From nowhere, a ghostly moan crept into the hallway. She whipped around to find its source. “What’s that?”

She looked back at him and saw he’d been taken by surprise. He quickly recovered. “It’s an old house.”

“That didn’t sound like a house noise to me.”

“It’s not your concern.”

He was right. Nothing about him concerned her any longer. She was more than ready to leave, but she’d barely taken half a dozen steps before the sound repeated, a softer moan this time, even eerier than the first moan and coming from a different direction. She stared back at him. His frown had deepened, his shoulders tensed.

“Crazy wife in the attic?” she managed.

“Wind,” he said, daring her to refute him.

She curled her hand around the soft wool of her mother’s cloak. “If I were you, I’d leave the lights on.”

She kept her head up long enough to pass through the foyer into the back hallway, but when she reached the kitchen, she stopped and hugged the red cloak around her. An Eggo frozen waffle box, an empty bag of Goldfish crackers, and a ketchup bottle were visible in the overflow of the trash bin in the corner. Theo Harp was crazy. Not the funny crazy of a man who tells bad jokes, but the bad crazy of someone who keeps dead bodies stacked in the cellar. This time as she stepped out into the arctic air, it was more than the cold that made her shiver. It was despair.

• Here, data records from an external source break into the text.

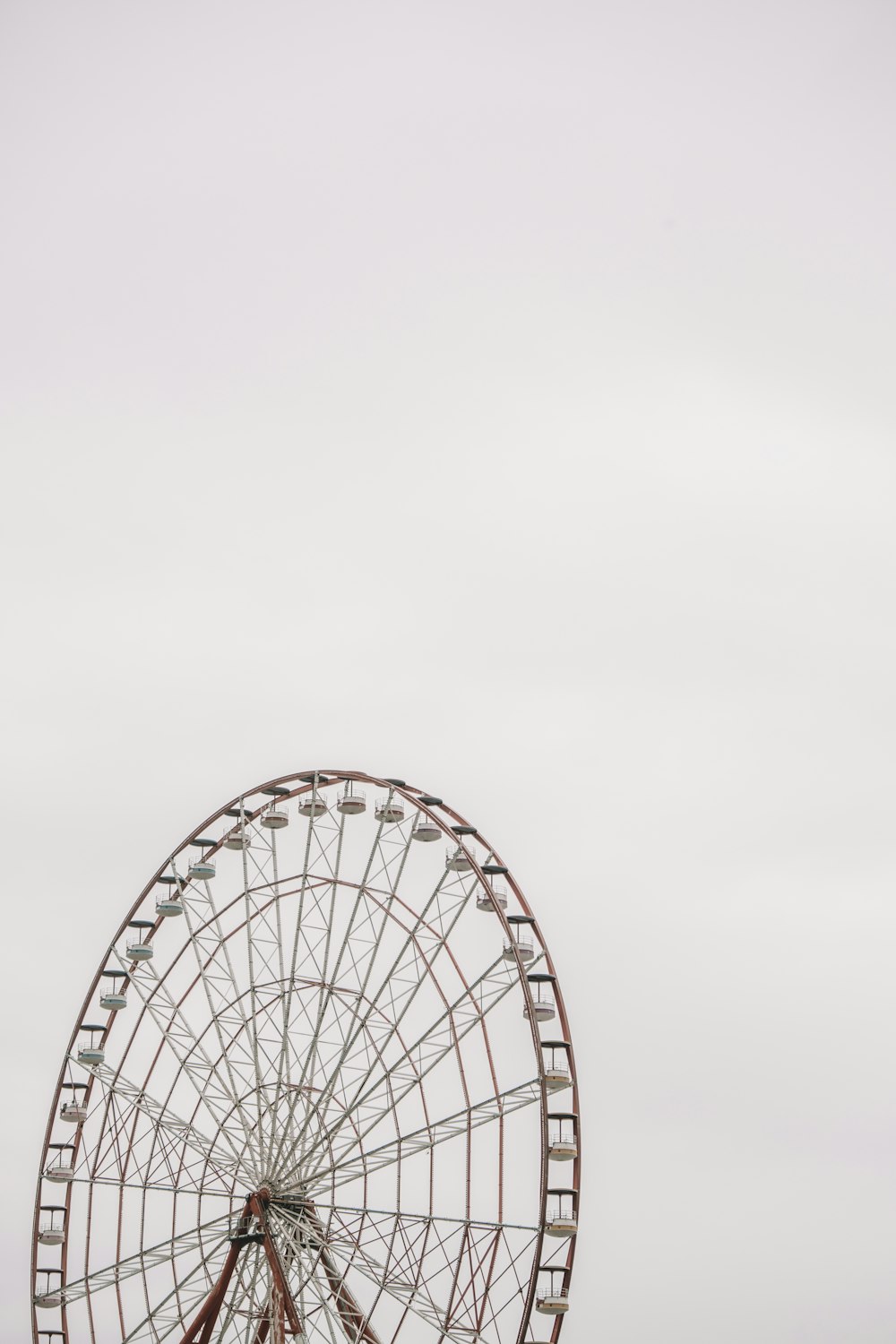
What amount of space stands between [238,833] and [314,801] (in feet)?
9.77

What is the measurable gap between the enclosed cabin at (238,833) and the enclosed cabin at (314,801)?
1.71 metres

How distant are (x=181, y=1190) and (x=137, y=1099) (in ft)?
9.30

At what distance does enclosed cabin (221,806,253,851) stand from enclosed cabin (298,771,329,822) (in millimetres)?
1714

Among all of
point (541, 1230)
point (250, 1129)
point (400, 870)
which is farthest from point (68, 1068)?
point (541, 1230)

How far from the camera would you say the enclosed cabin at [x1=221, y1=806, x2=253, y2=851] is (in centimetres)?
4456

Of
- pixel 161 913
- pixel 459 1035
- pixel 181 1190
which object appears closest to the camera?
pixel 459 1035

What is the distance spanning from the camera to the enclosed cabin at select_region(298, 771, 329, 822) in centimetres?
4406

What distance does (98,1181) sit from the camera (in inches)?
1725

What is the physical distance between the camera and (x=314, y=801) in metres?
44.3

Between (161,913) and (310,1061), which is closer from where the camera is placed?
(310,1061)

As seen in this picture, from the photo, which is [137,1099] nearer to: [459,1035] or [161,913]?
[161,913]

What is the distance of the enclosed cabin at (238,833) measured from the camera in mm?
44562

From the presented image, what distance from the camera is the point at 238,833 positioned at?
1799 inches

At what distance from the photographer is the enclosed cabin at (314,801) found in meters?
44.1
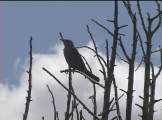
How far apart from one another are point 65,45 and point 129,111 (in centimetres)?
1047

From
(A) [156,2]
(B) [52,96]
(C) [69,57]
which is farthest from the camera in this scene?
(C) [69,57]

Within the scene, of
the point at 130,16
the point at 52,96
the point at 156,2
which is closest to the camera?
Result: the point at 130,16

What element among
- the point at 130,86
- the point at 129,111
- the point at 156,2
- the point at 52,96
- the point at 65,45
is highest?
the point at 65,45

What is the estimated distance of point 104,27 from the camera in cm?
258

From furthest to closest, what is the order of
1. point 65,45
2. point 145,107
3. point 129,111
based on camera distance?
point 65,45, point 145,107, point 129,111

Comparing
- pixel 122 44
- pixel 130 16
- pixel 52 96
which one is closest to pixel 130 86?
pixel 122 44

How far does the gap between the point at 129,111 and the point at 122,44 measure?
2.32 feet

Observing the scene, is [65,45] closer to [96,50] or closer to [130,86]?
[96,50]

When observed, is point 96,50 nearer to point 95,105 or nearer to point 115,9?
point 95,105

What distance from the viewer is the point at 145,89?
224 cm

She stood straighter. Theo’s smartphone . . . There must be reception in the house. Was it possible to get it out here, too? She retrieved her dinosaur of a cell phone from her pocket, found a sheltered place near the deserted gazebo, and turned it on. Within seconds, she had a signal. Her hands shook as she called the number for the island’s so-called town hall.

A woman who identified herself as Barbara Rose answered. “Will Shaw left the island last month with his family,” she said. “A couple of days before Theo Harp got here.”